The Living Daylights was the first reboot of the James Bond franchise in a long time.  Roger Moore's seventh and last turn as James Bond 007 was an embarrassment to almost everyone (even to Moore), and so we now restart the series with a more angry and serious Bond in the fourth James Bond: Timothy Dalton. 

Gone are the lavish settings.  Gone are the outrageous plots.  Gone are the rather exotic names for the Bond Girls.  The Living Daylights has a new Bond, a new seriousness, and even a new Moneypenny (Caroline Bliss, which I think would make a great Bond Girl name, but I digress).  If anything it was an attempt to get the series more grounded in the world we live in rather than the world of fantasy some of Moore's Bond films gleefully indulged in (Bond In Space!  Bond as Bozo!).  As much as Dalton's era as 007 is derided or looked down on, what I found in The Living Daylights is a film that makes a good effort to make things more realistic, sometimes stumbling on the Bond trappings, but one that in retrospect isn't anywhere near a disaster as some previous, and sadly, some future Bonds would be.

A training exercise in Gibraltar for the 00s goes horribly wrong, and 007 James Bond (Dalton) disposes of the killer of some of his fellow 00s.  We then shift to Bratislava in what was once Czechoslovakia but is now the capital of Slovakia.  Here, Bond is assigned to help a top-ranking KGB general, Georgi Koskov (Jeroen Krabbé), defect to the West.  When Koskov is making his escape, Bond notices a beautiful cellist attempt to kill the general.  Bond deliberately misses her before spiriting Koskov from behind the Iron Curtain to London.

General Koskov has valuable information for MI6, especially about Smiert Spionom (or Death to Spies), a secret plot to kill every agent in the Soviet Union, which Koskov believes will cause war.  This scheme is plotted by one General Pushkin (John Rhys-Davies), but before anything more can be learned, Koskov is quickly recaptured by the KGB and the mysterious master assassin, Necros (Andreas Wisniewski). 

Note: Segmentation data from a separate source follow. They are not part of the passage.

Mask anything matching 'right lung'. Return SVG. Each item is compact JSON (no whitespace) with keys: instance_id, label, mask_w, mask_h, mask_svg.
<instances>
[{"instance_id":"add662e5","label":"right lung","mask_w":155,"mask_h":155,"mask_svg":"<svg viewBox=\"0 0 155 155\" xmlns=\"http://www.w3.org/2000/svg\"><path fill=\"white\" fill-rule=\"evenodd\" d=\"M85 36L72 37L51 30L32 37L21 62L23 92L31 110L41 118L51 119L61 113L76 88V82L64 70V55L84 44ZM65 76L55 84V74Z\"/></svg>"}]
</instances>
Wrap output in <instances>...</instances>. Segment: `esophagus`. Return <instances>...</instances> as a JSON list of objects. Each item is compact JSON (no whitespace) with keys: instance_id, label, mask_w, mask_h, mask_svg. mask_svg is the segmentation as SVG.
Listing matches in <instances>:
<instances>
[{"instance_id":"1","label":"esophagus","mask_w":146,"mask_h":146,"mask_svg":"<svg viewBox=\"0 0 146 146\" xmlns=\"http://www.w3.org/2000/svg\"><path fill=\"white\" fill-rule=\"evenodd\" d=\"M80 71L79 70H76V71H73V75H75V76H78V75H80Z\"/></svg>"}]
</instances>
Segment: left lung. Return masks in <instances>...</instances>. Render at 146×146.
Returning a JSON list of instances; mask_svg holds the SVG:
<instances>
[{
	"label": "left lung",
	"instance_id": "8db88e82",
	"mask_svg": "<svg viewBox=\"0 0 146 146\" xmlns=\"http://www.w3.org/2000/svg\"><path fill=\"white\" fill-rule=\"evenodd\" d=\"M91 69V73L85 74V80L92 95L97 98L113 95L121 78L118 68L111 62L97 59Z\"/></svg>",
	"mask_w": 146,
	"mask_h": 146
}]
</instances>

Of course, there's one or two twists to the tale.  First, Bond finds the hitwoman from Bratislava: one Kara Milovy (Maryam d'Abo), who is surprisingly NOT an assassin but Koskov's girlfriend.  The naive cellist believes Bond to be Koskov's friend who will take her to her lover.  They make a daring escape from Czechoslovakia to Austria on her cello (that's right, they use her Stradivarius cello as part of their escape...a Stradivarius that gets shot, but let's move on).  Second and most important, Koskov wasn't taken by the KGB, but by pseudo-General Brad Whitaker (Joe Don Baker), an arms dealer with a mania for military campaign and garb (he even has an assistant whom he calls Sergeant and who salutes him and snaps to attention whenever Whitaker comes by).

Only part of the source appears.